◆ **Reading text**:
The leader of a high-profile restaurant workers’ rights organization says there is no merit to the lawsuit brought last week by workers who claim the Restaurant Opportunities Center of New York (ROC-NY) violates some of the very tenets of labor justice it was established to uphold.
Saru Jayaraman, who heads the organization and is a named defendant in the suit, rejected plaintiffs’ claims that they had been expelled from ROC-NY’s restaurant cooperative, Colors, after contributing “sweat equity” – hours of unpaid work in exchange for partial ownership. Jayaraman said that ROC-NY attorneys would move for a dismissal on the basis that the statute of limitations for expelling a member of an organization had expired, and for lack of merit because “work that you do as a member of an organization is not paid work.”
Plaintiffs are asking for back pay based on work they performed between 2002 and 2005, wages they would have earned at Colors had they kept their membership, and for protections against future expulsion for dissent. They are also asking to be hired at Colors, reinstated into both ROC-NY and its Cooperative Committee, and for corporate resolutions adopted during May and June 2005 to be voided. The suit asks for all those who put in the required “sweat equity” – not just the plaintiffs – to be made shareholders in the corporation that owns Colors.
According to Jayaraman, UNITE HERE, the labor union representing restaurant workers, asked her to start ROC-NY in 2002 after many restaurant workers – including those who worked at Windows on the World in the World Trade Center – lost their jobs as a result of the Sept. 11 attacks. As one of its projects, ROC-NY started a restaurant cooperative with the idea of making it a model enterprise and using profits generated from the restaurant to start others. “The money we invested has to be recycled,” Jayaraman said last week.
But according to the lawsuit, filed in state Supreme Court on Tuesday, questions about Colors bubbled up in 2005. Some members of the Workers Cooperative Committee wondered whether the restaurant would in fact be a worker-owned entity when they learned the stock would initially be owned 50/50 by ROC-NY and CIR, an Italian catering and investment company with a collective bent. At an undetermined future date, 20 percent would be transferred to the Cooperative Corporation – the group of workers.

◆ **Data to examine**:
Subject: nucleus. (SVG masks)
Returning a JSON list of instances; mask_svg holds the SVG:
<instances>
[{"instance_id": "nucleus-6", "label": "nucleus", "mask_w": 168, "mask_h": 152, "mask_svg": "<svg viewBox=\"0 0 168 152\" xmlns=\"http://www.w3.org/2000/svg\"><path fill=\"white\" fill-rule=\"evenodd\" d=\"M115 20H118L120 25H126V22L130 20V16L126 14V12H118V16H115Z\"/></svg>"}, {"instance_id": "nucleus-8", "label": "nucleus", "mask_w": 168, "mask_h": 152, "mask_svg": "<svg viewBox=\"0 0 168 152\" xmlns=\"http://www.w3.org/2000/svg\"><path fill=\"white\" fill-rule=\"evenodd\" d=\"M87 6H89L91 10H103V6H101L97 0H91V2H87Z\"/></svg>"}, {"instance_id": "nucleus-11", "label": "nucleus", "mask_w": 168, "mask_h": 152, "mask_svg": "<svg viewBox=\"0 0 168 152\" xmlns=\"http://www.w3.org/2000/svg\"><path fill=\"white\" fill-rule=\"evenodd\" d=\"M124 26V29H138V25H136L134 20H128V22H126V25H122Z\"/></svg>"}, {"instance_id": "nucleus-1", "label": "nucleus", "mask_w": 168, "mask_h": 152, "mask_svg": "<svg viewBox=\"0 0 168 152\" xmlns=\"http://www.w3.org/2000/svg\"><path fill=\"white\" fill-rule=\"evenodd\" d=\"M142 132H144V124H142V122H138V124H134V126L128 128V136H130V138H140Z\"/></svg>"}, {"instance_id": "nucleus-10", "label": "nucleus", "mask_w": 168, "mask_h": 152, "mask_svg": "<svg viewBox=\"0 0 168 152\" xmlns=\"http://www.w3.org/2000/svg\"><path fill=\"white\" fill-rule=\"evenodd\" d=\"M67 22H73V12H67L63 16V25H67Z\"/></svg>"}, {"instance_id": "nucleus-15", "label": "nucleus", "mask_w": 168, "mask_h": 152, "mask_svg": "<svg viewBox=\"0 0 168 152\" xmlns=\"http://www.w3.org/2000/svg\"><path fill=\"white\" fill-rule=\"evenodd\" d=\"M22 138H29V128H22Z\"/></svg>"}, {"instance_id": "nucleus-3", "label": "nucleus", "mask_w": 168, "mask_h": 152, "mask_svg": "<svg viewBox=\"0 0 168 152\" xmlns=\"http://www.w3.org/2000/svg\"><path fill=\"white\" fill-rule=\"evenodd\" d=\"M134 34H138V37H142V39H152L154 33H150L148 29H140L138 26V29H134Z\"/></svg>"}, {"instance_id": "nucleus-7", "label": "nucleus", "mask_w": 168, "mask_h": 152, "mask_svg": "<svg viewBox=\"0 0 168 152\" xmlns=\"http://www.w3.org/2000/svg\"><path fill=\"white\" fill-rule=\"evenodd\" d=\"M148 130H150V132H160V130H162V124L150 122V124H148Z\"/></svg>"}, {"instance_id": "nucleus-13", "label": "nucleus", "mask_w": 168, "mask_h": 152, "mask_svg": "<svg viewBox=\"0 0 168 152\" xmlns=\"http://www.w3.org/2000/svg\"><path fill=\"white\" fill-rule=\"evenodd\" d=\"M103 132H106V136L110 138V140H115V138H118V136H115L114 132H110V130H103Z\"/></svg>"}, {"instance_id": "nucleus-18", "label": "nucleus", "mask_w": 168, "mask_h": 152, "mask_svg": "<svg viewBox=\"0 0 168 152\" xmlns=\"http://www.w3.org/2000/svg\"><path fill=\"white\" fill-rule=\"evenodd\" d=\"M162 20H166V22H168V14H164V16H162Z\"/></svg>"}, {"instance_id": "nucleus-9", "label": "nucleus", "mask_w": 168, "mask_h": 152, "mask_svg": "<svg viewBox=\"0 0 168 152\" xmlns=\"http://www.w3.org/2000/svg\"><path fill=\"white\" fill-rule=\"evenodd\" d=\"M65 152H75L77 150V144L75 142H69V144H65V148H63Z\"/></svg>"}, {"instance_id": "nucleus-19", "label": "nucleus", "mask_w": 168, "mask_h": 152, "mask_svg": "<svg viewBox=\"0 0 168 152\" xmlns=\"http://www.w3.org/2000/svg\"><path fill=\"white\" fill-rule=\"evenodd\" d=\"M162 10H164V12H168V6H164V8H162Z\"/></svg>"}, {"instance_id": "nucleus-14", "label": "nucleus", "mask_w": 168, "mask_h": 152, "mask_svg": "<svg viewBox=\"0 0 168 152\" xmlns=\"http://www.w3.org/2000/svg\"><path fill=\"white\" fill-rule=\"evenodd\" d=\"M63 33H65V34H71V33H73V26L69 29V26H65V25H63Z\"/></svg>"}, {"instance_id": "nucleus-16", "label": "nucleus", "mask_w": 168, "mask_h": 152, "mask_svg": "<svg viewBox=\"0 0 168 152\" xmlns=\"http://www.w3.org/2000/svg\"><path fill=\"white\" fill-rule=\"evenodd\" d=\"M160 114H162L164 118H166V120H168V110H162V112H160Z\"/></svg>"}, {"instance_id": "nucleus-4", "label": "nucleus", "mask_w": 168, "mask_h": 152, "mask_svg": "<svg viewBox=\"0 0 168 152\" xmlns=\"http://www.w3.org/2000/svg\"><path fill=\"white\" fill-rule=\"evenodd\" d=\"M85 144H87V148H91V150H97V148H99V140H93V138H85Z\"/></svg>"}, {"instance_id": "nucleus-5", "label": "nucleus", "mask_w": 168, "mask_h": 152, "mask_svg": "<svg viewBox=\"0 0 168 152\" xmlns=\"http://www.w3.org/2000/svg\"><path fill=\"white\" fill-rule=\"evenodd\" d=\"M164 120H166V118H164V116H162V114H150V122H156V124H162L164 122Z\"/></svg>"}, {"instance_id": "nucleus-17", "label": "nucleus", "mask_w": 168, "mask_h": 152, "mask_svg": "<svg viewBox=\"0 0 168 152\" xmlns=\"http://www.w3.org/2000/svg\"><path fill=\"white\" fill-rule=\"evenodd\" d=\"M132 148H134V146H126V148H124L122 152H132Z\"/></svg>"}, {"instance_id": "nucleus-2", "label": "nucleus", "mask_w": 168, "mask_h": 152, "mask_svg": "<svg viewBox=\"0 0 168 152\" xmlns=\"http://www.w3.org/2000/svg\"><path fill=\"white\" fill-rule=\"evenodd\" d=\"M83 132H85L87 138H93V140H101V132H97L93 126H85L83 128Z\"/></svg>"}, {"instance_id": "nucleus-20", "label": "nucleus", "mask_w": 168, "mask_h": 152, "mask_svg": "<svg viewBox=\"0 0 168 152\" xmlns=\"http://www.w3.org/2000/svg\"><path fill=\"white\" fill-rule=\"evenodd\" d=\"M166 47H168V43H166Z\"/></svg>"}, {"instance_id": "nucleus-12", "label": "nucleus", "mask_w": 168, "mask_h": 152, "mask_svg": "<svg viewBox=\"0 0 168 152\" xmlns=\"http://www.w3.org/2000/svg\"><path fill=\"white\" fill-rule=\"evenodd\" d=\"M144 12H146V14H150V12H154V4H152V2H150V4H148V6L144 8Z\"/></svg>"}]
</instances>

◆ **Check your understanding**:
a – Turn the paragraph of the ROC-NY lawsuit article that begins "Plaintiffs are asking for back pay" into a shorter bulleted list that keeps its main facts.
b – Copy the passage of the ROC-NY lawsuit article word for word, starting with "Plaintiffs are asking" and going on through "that owns Colors.".

◆ **Answers provided**:
a –
- Back pay for work done from 2002 to 2005
- Wages they would have earned at Colors had they stayed members
- Protection against future expulsion for dissent
- Jobs at Colors
- Reinstatement into ROC-NY and its Cooperative Committee
- Voiding of corporate resolutions adopted in May and June 2005
- Shares in the corporation that owns Colors for everyone who put in the required "sweat equity," not only the plaintiffs

b –
Plaintiffs are asking for back pay based on work they performed between 2002 and 2005, wages they would have earned at Colors had they kept their membership, and for protections against future expulsion for dissent. They are also asking to be hired at Colors, reinstated into both ROC-NY and its Cooperative Committee, and for corporate resolutions adopted during May and June 2005 to be voided. The suit asks for all those who put in the required “sweat equity” – not just the plaintiffs – to be made shareholders in the corporation that owns Colors.